1. GAM UK Equity Income

This equity income fund invests in UK companies of all sizes – from the very small and those listed on the AIM stock market, through to those in the FTSE 100. While manager Adrian Gosden (who previously co-managed the popular Artemis Income fund) is aiming to generate a yield on the fund that is higher than the yield of the UK stock market, he is also looking for steady dividend growth. The fund was launched in October 2017 and the current yield is 3.95%*.

2. Schroder Asian Income

Asian markets – both developed and emerging – remain an attractive hunting ground for income seekers. This fund, run by Richard Sennitt, invests in good quality, competitively priced businesses that are able to grow and maintain their dividend payouts. It invests across the higher growth Asian economies, excluding Japan but including Australia and New Zealand and currently yields 3.8%.
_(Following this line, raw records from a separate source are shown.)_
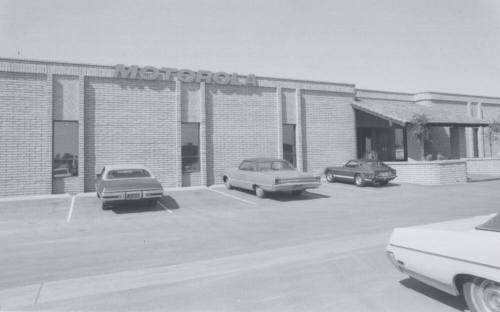 Motorola Communications and Electronics - 2002 West 10th Place, Tempe, Arizona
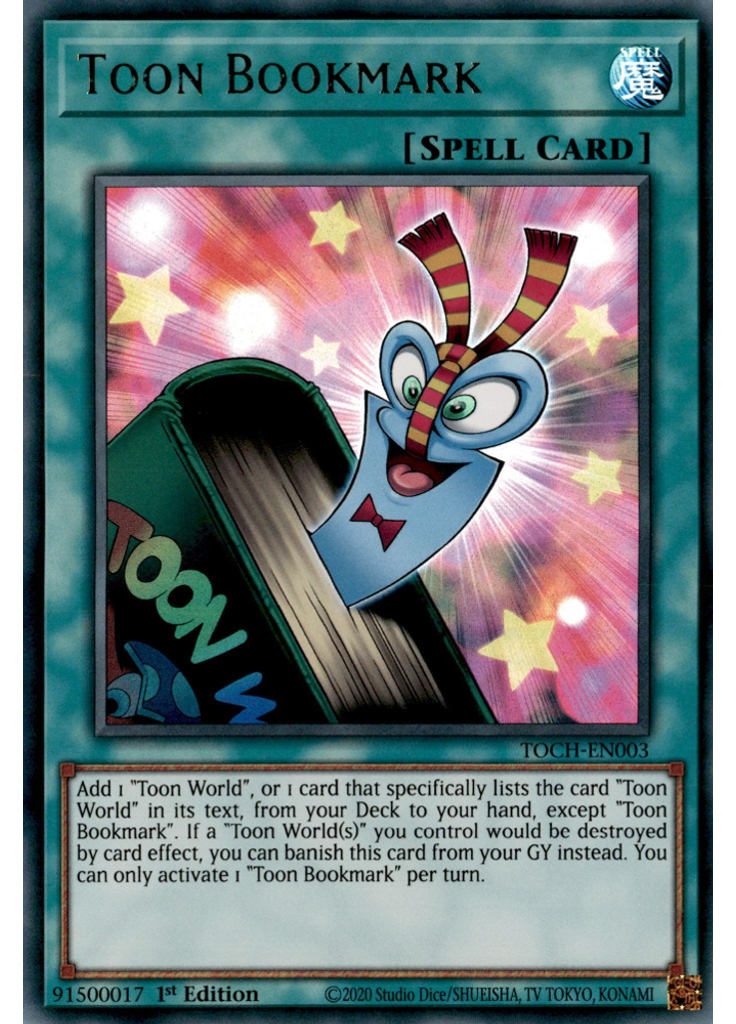 Toon Bookmark
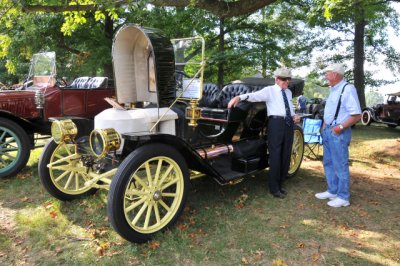 1910 Stanley Model 71 Touring, owned by Marshall Steam Museum, Yorklyn, DE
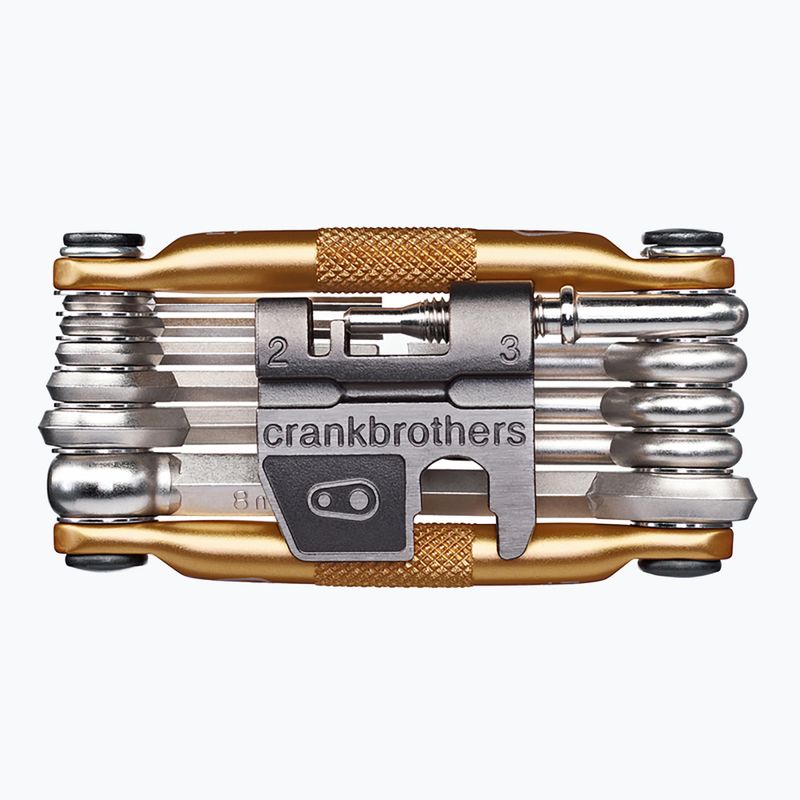 Crankbrothers Multitool 17 zlatý kľúč na bicykel
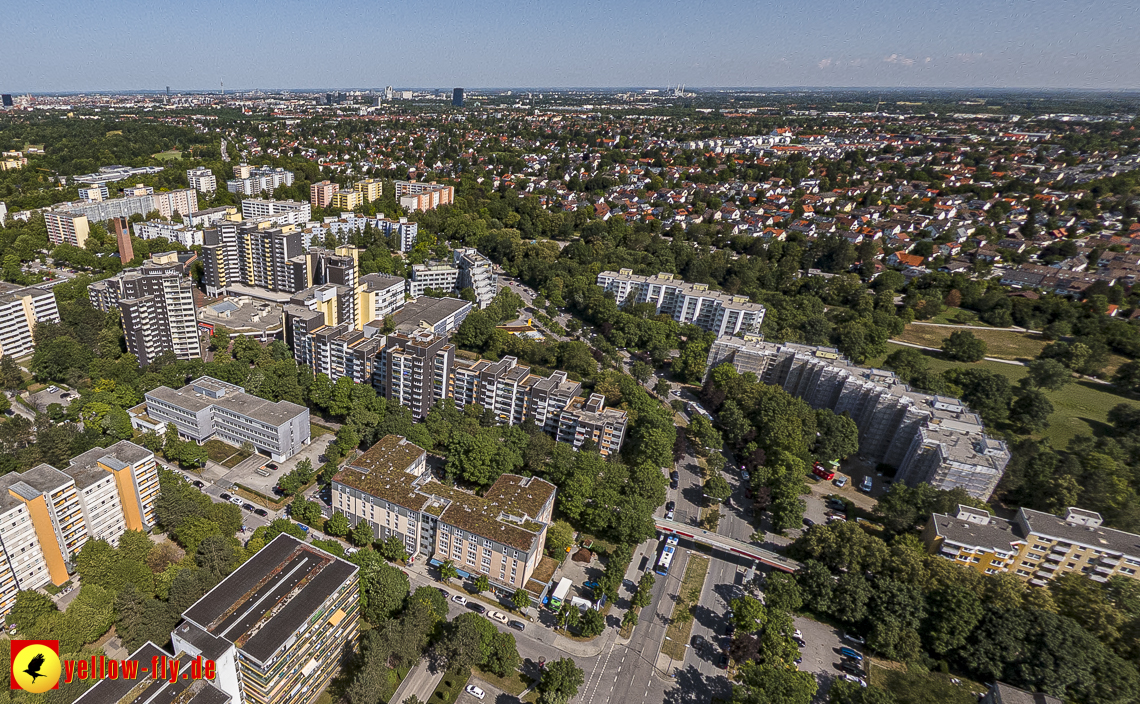 25.07.2023 - Grundschule und Karl-Marx-Ring in Neuperlach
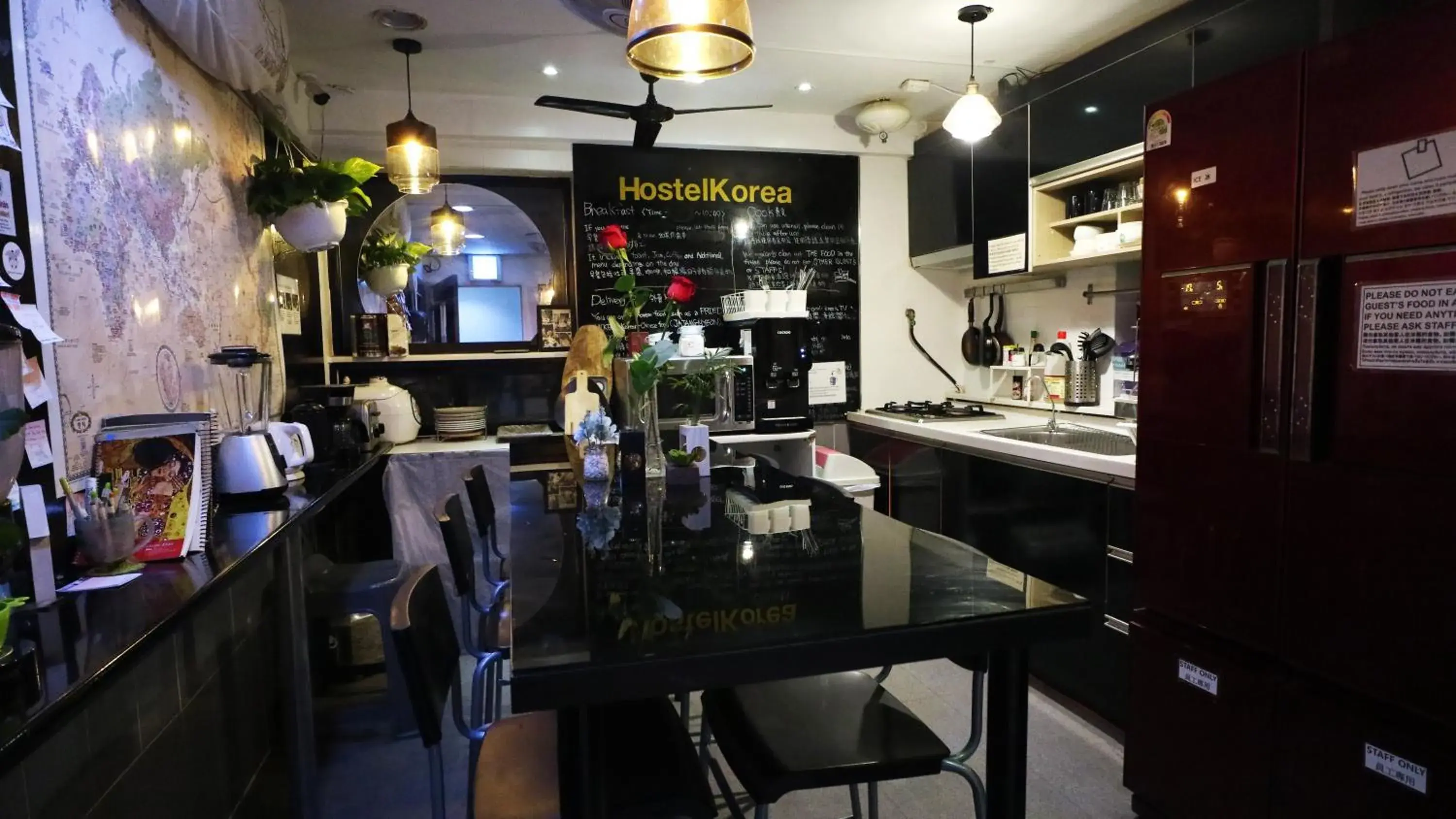 Lounge or bar in Hostel Korea - Original Lounge or bar in Hostel Korea - Original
3. Invesco Global Equity Income

This fund invests in companies all over the world. It has been designed to capture the best regional ideas from the wider Invesco equity income teams, with the manager, Nick Mustoe, aiming to generate a rising stream of income from holdings, rather than simply investing in high yielding companies. The current yield is 3.55%*.
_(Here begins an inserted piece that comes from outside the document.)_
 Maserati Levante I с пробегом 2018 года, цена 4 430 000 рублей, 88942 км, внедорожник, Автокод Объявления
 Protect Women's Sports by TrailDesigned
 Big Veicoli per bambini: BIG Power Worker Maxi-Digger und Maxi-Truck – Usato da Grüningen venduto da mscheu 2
*Source: FE Analytics, 19 March 2019.

This article is provided for information only. The views of the author and any people quoted are their own and do not constitute financial advice. The content is not intended to be a personal recommendation to buy or sell any fund or trust, or to adopt a particular investment strategy. However, the knowledge that professional analysts have analysed a fund or trust in depth before assigning them a rating can be a valuable additional filter for anyone looking to make their own decisions.Past performance is not a reliable guide to future returns. Market and exchange-rate movements may cause the value of investments to go down as well as up. Yields will fluctuate and so income from investments is variable and not guaranteed. You may not get back the amount originally invested. Tax treatment depends of your individual circumstances and may be subject to change in the future. If you are unsure about the suitability of any investment you should seek professional advice.Whilst FundCalibre provides product information, guidance and fund research we cannot know which of these products or funds, if any, are suitable for your particular circumstances and must leave that judgement to you. Before you make any investment decision, make sure you’re comfortable and fully understand the risks. Further information can be found on Elite Rated funds by simply clicking on the name highlighted in the article.